Fig. 2: COCA as a data augmenter for multi-animal tracking.

a, Concept diagram of COCA. From the raw scenario, the instances of background and animals can be synthesized with occlusion in a new combination. That achieves generation of big data from small data. b, Video capture of two free-moving animals. Two animals are put in the transparent circular open field and the video streams of behaviour are captured by a camera array. c, COCA as a general augmenter for multi-animal patching according to a little manually labelled data. Behavioural video streams are separated into backgrounds (top left), trajectories (medium left) and manually labelled masks (bottom left). Self-training instance segmentation model is used to predict more unlabelled masks from manually labelled masks. They are then combined with backgrounds and trajectories to generate new scenarios of two free-moving mice. d, Mask and pose prediction. Spatial-temporal learning is used for the new scenarios and to predict the masks of real mouse instances.

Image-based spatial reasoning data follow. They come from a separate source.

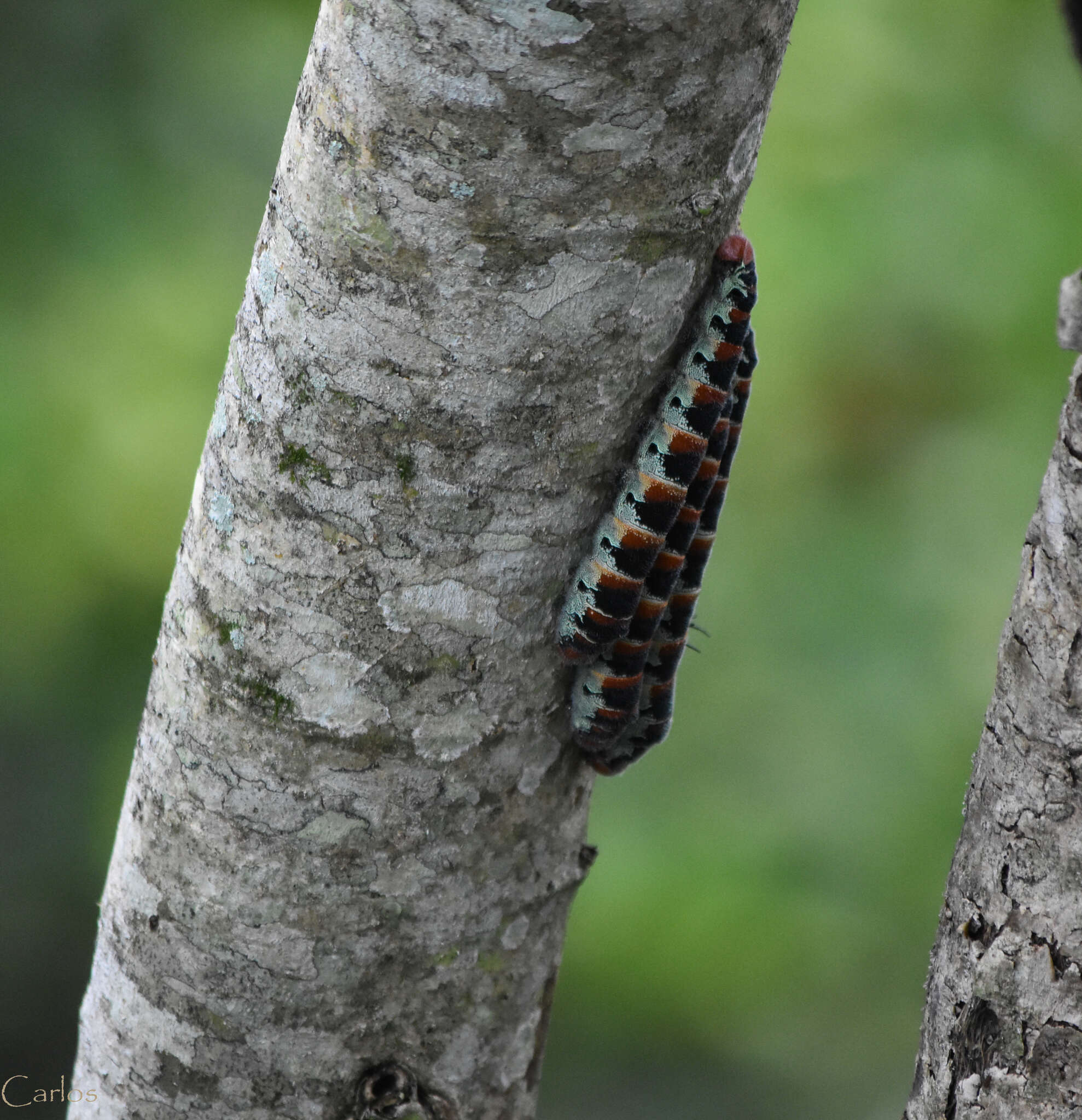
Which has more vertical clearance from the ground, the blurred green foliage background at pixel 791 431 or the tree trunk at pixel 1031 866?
the blurred green foliage background at pixel 791 431

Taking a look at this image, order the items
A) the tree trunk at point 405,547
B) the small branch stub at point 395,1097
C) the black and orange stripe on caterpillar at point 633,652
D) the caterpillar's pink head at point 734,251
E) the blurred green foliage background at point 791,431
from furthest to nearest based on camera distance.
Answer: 1. the blurred green foliage background at point 791,431
2. the small branch stub at point 395,1097
3. the black and orange stripe on caterpillar at point 633,652
4. the caterpillar's pink head at point 734,251
5. the tree trunk at point 405,547

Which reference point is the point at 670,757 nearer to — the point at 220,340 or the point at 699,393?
the point at 220,340

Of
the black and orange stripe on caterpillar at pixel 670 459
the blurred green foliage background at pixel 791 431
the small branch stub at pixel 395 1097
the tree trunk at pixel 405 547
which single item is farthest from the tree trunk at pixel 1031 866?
the blurred green foliage background at pixel 791 431

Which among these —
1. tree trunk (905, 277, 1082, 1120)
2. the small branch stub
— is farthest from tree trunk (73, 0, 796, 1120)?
tree trunk (905, 277, 1082, 1120)

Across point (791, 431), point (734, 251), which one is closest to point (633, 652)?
point (734, 251)

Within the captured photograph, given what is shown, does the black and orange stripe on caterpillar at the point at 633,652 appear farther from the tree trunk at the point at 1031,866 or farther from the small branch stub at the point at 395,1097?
the small branch stub at the point at 395,1097

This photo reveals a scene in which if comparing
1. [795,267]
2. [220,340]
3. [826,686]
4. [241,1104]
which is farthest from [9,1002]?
[795,267]
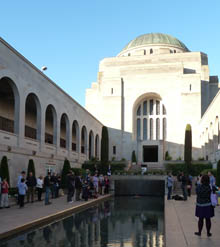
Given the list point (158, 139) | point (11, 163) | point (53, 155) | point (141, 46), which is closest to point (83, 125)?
point (53, 155)

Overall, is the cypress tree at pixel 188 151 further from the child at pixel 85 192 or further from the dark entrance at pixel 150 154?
the child at pixel 85 192

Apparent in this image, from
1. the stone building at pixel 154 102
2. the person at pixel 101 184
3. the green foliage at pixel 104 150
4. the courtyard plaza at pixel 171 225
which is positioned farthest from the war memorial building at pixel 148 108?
the courtyard plaza at pixel 171 225

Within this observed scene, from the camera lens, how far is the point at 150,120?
4622cm

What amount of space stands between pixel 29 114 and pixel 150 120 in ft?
63.0

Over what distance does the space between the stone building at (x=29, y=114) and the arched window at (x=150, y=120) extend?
41.5 feet

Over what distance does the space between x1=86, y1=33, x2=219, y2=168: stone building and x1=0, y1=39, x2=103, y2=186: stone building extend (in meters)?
10.7

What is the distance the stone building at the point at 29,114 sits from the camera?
19.3 m

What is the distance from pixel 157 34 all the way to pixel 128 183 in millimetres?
32040

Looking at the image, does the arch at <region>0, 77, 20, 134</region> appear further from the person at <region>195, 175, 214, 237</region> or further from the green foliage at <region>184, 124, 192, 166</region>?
the person at <region>195, 175, 214, 237</region>

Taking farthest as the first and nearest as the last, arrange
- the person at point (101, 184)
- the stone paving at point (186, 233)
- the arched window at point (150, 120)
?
the arched window at point (150, 120) → the person at point (101, 184) → the stone paving at point (186, 233)

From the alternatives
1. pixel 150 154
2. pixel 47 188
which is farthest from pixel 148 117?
pixel 47 188

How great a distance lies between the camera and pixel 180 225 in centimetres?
1083

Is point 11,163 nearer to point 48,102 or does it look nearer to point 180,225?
point 48,102

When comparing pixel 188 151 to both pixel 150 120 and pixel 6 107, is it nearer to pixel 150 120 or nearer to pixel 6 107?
Result: pixel 150 120
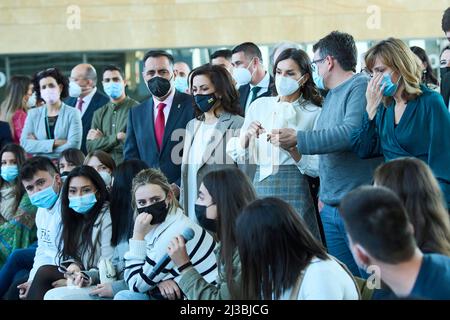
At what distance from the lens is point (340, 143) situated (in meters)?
5.15

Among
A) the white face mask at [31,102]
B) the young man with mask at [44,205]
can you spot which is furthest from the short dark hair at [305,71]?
the white face mask at [31,102]

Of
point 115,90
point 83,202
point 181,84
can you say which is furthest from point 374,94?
point 181,84

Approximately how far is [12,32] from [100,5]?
4.14ft

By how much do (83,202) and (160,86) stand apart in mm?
1192

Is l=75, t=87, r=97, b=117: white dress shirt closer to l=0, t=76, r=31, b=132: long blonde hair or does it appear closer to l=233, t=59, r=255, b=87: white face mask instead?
l=0, t=76, r=31, b=132: long blonde hair

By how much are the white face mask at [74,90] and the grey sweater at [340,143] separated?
3907 mm

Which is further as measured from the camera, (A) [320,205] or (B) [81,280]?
(A) [320,205]

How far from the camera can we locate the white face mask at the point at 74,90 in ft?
28.8

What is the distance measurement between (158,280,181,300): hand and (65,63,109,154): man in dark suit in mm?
3761

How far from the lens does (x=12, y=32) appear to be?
12.1 meters

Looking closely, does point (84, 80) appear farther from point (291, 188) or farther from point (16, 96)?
point (291, 188)

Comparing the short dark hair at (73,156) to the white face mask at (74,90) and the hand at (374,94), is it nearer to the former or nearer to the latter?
the white face mask at (74,90)

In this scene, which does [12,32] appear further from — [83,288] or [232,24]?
[83,288]
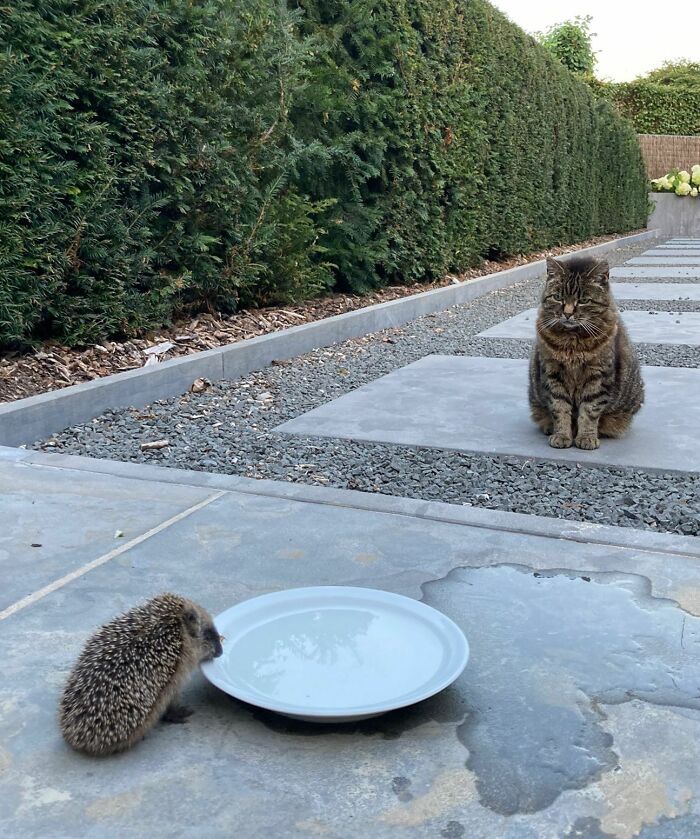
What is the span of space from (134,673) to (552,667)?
107 centimetres

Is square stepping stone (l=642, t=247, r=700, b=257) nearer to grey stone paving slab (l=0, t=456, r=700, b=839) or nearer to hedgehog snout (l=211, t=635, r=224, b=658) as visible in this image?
grey stone paving slab (l=0, t=456, r=700, b=839)

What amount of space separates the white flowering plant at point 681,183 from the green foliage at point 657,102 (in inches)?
148

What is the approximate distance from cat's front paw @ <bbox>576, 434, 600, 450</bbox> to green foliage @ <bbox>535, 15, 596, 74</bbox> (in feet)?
124

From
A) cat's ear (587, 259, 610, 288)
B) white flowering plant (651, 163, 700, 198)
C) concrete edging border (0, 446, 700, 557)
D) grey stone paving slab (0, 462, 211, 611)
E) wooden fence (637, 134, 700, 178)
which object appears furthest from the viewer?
wooden fence (637, 134, 700, 178)

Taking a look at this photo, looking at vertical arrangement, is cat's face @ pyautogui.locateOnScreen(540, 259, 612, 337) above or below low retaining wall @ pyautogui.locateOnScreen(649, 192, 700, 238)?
above

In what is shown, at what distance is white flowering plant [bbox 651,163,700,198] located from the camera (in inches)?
1029

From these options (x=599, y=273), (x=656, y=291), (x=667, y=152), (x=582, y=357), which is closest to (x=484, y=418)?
(x=582, y=357)

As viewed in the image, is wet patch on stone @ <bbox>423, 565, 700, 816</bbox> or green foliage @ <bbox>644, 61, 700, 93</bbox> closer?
wet patch on stone @ <bbox>423, 565, 700, 816</bbox>

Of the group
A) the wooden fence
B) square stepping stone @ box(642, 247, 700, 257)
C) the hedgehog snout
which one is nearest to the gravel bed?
the hedgehog snout

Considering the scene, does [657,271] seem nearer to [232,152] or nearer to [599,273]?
[232,152]

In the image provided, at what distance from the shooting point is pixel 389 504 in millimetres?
3373

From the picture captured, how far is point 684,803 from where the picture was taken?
1648 millimetres

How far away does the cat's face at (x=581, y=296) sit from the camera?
4.14 m

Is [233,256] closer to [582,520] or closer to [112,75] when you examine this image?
[112,75]
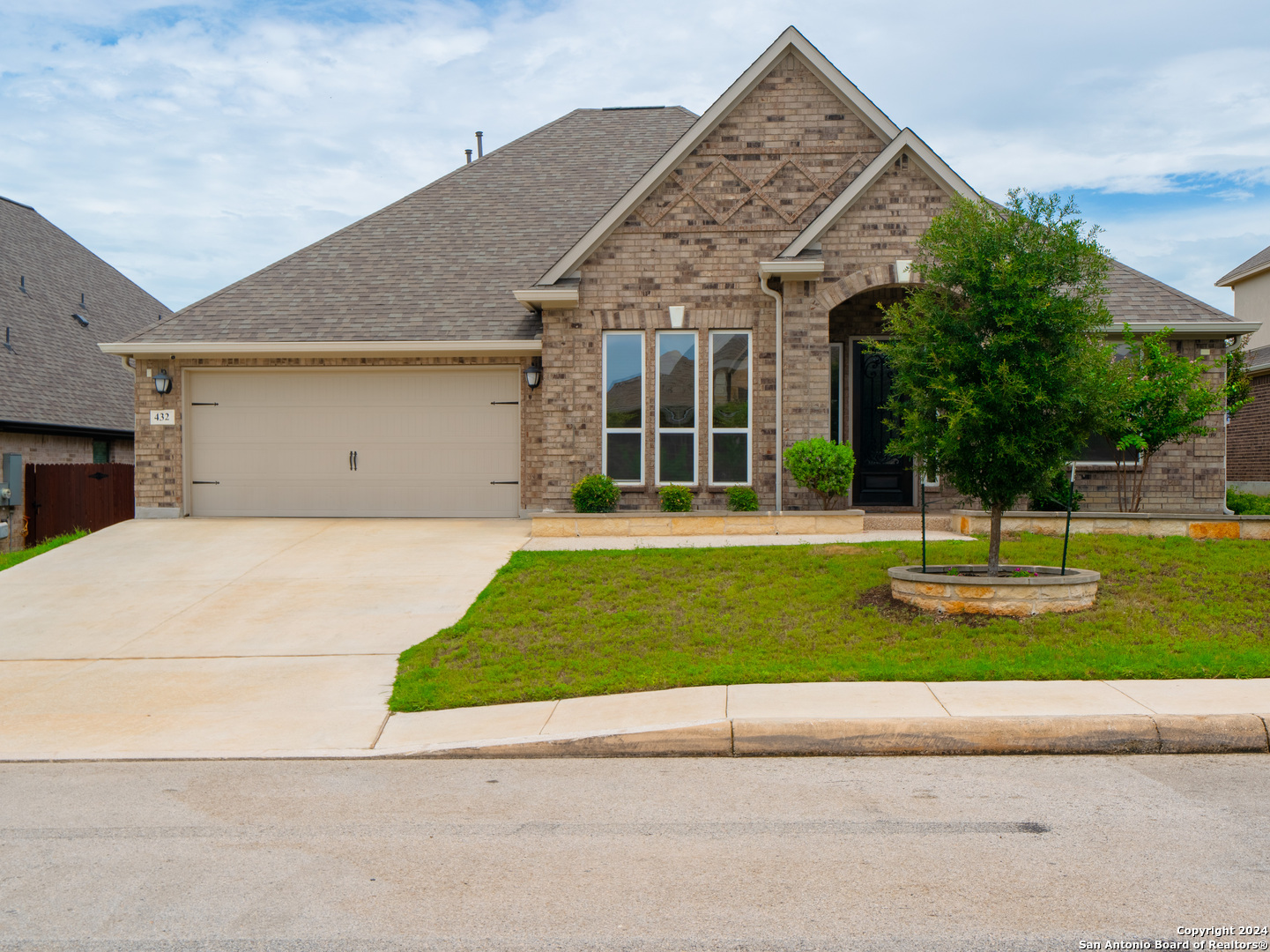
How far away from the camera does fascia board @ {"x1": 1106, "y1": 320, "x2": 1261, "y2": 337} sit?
48.5 ft

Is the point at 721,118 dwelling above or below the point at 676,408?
above

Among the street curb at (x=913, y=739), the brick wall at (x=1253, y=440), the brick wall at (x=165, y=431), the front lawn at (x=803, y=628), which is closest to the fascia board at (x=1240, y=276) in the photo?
the brick wall at (x=1253, y=440)

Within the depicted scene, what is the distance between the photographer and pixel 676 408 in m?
15.0

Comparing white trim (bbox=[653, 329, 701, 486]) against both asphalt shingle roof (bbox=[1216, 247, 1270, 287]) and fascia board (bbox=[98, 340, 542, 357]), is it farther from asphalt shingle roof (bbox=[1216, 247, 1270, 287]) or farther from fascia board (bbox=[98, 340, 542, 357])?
asphalt shingle roof (bbox=[1216, 247, 1270, 287])

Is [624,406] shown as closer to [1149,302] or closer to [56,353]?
[1149,302]

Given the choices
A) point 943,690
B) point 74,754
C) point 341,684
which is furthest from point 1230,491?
point 74,754

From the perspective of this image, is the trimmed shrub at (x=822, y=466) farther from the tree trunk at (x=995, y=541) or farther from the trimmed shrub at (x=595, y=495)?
the tree trunk at (x=995, y=541)

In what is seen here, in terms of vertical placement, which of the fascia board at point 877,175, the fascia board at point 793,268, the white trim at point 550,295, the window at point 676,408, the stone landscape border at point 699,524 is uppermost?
the fascia board at point 877,175

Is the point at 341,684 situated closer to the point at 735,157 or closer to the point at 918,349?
the point at 918,349

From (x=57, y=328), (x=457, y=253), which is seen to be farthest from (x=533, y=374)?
(x=57, y=328)

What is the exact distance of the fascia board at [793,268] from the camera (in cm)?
1390

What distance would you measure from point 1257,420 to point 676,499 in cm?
2051

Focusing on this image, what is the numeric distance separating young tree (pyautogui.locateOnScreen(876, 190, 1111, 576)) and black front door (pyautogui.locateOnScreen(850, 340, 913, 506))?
21.3 ft

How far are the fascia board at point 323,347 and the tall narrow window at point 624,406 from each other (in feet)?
4.36
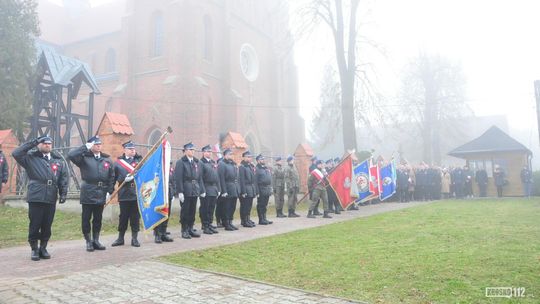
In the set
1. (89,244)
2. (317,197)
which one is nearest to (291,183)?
(317,197)

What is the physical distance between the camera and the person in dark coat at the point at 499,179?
21266mm

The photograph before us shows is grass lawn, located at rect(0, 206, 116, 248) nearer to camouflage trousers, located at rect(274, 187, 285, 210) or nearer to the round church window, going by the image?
camouflage trousers, located at rect(274, 187, 285, 210)

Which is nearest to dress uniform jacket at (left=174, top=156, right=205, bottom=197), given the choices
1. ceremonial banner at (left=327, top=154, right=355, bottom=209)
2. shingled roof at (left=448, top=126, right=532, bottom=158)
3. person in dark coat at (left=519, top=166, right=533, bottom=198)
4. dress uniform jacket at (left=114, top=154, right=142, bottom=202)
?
dress uniform jacket at (left=114, top=154, right=142, bottom=202)

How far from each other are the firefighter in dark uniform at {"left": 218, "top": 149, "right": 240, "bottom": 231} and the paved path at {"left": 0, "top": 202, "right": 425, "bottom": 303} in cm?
270

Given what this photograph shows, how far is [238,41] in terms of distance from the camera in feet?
Result: 96.7

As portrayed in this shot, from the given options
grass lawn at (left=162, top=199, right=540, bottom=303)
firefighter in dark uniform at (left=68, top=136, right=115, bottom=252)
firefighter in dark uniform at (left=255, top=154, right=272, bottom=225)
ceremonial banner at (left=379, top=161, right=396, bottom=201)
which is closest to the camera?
grass lawn at (left=162, top=199, right=540, bottom=303)

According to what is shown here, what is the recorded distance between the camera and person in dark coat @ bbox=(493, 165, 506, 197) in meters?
21.3

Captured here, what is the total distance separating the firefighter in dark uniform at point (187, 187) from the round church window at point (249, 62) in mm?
22497

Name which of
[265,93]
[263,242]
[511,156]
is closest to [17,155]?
[263,242]

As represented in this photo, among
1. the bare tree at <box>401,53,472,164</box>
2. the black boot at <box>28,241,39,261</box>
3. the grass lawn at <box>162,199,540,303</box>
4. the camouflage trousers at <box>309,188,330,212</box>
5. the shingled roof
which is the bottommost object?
the grass lawn at <box>162,199,540,303</box>

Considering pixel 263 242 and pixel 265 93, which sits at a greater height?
pixel 265 93

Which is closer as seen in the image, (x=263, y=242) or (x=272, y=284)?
(x=272, y=284)

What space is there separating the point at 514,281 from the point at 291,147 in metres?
30.2

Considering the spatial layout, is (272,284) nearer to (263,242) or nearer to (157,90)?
(263,242)
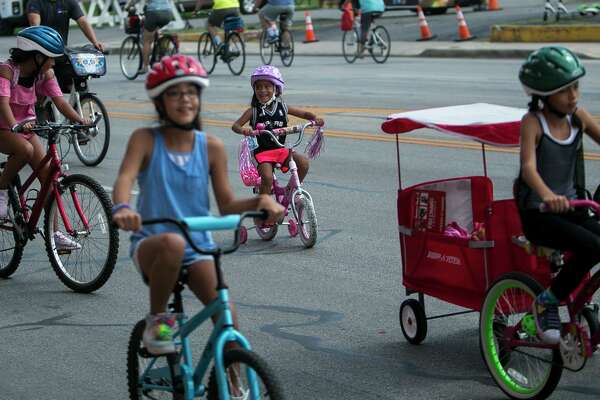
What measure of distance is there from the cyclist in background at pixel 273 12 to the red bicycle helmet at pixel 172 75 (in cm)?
2132

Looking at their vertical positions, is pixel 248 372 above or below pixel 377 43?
above

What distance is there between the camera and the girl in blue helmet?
8.36 m

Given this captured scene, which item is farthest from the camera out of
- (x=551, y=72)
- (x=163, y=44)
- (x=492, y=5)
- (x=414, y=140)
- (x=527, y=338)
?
(x=492, y=5)

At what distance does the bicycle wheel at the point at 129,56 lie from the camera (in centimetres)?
2490

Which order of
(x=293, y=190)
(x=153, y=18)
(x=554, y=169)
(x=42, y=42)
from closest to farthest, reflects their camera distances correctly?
(x=554, y=169)
(x=42, y=42)
(x=293, y=190)
(x=153, y=18)

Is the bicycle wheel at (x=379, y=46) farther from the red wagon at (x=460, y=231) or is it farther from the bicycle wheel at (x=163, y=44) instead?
the red wagon at (x=460, y=231)

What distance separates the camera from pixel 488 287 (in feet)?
20.4

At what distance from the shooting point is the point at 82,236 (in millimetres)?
8266

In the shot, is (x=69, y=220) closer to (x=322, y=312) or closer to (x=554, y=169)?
(x=322, y=312)

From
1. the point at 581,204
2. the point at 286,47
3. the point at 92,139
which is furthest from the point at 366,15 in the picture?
the point at 581,204

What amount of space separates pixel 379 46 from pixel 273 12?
2428mm

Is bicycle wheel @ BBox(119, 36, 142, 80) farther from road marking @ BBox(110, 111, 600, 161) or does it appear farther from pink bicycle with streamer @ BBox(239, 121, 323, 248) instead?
pink bicycle with streamer @ BBox(239, 121, 323, 248)

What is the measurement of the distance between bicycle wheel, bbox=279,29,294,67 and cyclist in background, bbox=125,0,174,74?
13.2 feet

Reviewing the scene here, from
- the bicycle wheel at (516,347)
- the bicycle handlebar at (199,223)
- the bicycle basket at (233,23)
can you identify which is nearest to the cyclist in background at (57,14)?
the bicycle wheel at (516,347)
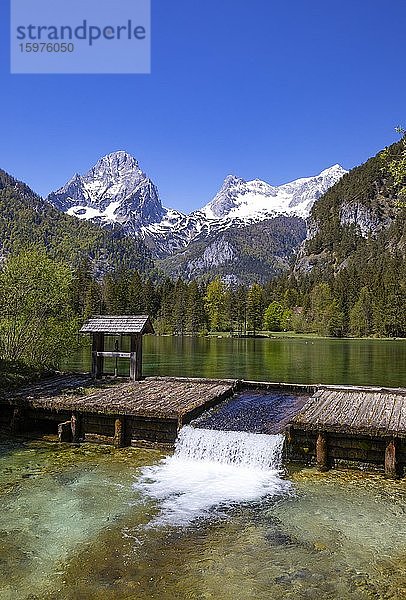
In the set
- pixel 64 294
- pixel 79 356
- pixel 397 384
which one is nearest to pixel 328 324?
pixel 79 356

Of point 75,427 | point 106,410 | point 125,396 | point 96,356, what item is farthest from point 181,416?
point 96,356

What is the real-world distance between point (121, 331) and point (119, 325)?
433 millimetres

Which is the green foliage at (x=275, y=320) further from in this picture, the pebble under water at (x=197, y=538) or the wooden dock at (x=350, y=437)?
the pebble under water at (x=197, y=538)

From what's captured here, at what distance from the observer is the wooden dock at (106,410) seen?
1866 centimetres

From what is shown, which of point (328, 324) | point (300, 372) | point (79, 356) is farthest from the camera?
point (328, 324)

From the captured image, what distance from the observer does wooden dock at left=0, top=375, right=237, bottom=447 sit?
18.7 m

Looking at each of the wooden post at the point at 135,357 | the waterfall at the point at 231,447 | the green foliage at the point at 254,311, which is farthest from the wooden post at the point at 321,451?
the green foliage at the point at 254,311

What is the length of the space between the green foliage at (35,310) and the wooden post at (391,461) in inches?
750

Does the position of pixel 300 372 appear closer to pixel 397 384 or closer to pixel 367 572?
pixel 397 384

Then, the single-animal pose estimation model can be used for each animal and, further, the 2D poses of them are merged to achieve multi-animal pose estimation. e, 3D pose reconstruction. The camera array is calibrated by chessboard images using Zhang’s calibration. Reprojection errors of all combination pairs of 2D poses of each animal are optimized for 3D reconstruction. The top right shows a 3D view of the 3D poses of two mice in this case. The bottom right shows a 2D view of the 3D poses of two mice. f, Comparison of the number of manually labelled points of SBeA and maDLC. g, Distance distribution of two free-moving mice. Pink stems are distance boundaries clustered by k-means (close 60.69, interim 195.03, far 327.47). h, Prediction error comparison of all validation data. The differences between all and close data are about ±2 pixels (two-way ANOVA followed by a Sidak multiple comparisons test, n1 (All) = 14,400, n2 (Close) = 4,602: the adjusted P values from nose to tip of tail are <0.0001, 0.0023, <0.0001, 0.0369, 0.1049, 0.0590, 0.0002, <0.0001, <0.0001, 0.2068, 0.0026, 0.0013, 0.4167, <0.0001, <0.0001 and <0.0001). Stems represent the mean values of each violin plot. *P < 0.05, **P < 0.01, ***P < 0.001, ****P < 0.0001. NS, not significant.